Три месяца я жил в полутемном доме без отца и каждый день ловил себя на том, что в моей душе скапливаются все новые и новые обвинения и упреки – тяжелые, словно камни, которые я готов был обрушить ему на голову. Как он смел так с нами поступить? Кто дал ему право просто взять и уехать, оставить нас одних, чтобы мы сами разбирались с одиночеством и непогодой? Я смотрел в окно, мысленно раздувая угли своего гнева. Я мысленно отрекался от него, я клялся, что, когда он вернется, я отнесусь к нему с холодным безразличием, и тут же решал наброситься на него и колотить кулаками по его худым ребрам, чтобы выбить из него этот чудовищный эгоизм.
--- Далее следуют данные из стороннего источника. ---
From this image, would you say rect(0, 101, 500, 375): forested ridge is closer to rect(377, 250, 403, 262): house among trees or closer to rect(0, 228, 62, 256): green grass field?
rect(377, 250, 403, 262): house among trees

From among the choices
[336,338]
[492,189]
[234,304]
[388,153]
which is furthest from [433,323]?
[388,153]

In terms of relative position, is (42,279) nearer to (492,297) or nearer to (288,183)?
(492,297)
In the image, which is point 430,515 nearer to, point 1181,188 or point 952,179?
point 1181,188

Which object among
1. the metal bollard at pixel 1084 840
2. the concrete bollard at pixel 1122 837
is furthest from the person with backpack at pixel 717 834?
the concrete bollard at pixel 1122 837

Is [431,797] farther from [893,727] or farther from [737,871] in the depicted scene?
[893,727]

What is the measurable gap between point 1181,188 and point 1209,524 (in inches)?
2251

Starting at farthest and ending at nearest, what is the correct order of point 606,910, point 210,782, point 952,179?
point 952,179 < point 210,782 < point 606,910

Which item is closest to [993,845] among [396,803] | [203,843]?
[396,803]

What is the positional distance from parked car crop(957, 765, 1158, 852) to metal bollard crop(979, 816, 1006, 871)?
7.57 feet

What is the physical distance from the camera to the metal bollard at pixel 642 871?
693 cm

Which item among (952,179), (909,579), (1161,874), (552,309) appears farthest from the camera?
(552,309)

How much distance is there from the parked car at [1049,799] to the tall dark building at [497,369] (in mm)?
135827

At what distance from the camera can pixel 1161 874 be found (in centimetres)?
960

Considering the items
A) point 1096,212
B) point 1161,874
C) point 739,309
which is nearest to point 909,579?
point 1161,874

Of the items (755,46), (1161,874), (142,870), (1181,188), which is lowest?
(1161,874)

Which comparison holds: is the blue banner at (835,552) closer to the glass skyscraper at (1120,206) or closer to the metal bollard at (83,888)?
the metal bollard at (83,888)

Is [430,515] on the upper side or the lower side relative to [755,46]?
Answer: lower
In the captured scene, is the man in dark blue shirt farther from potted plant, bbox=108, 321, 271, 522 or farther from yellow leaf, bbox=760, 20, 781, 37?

Иногда, когда мне казалось, что он может появиться в любой момент, я выходил на крыльцо, где медленно сгущались сентябрьские сумерки, и, как в подростковом кино, доставал из кобуры свой безнадежный гнев со взведенным курком, готовясь к решающему поединку. Был ли у кого-нибудь из моих приятелей такой отец? В окне верхней спальни белело бессмысленное лицо матери, а я стоял на крыльце или у калитки и смотрел, как другие, нормальные отцы и мужья сворачивают на подъездные дорожки перед своими домами, выходят из машин, захлопывают дверцы, звенят на крыльце ключами и входят в привычные прихожие с привычным «Привет, я дома!» на устах и с газетой или портфелем под мышкой.
– Привет, Никлас.
Не успел я обернуться, чтобы посмотреть на него, а мне на плечо уже легла его рука, и мы пошли к дому – высокий, худой, широко шагающий мужчина в длинном, расстегнутом плаще, и я – его сын, все еще немного растерянный, глотающий на ходу невыплаканные слезы.
Папа потерял ключ. Я разжал кулак, в котором крепко сжимал свой, и он его взял.
– Спасибо, сынок, – сказал он, мимолетно улыбнувшись мне с высоты своего роста. И через секунду он одним поворотом ключа снова впустил себя в нашу жизнь. Одно простое движение – и папа снова стал частью нашей повседневности. Запахи, звуки, ощущение его присутствия – все вернулось в один миг. Даже прихожая, в которой он стоял, заполнилась им до краев, и я вдохнул исходящий от его одежды густой и сильный запах масляных красок. Его длинные тонкие пальцы словно ощупывали воздух, готовые погладить, прикоснуться, сжать, пока далекие горы и моря беззвучно сыпались с его плаща и оседали на пол невесомой пылью, а ветры и туманы болот, прохлада горных склонов и аромат терновых изгородей, колючее прикосновение дрока и несущийся над некошеным разнотравьем утренний бриз окружали его невидимым облаком.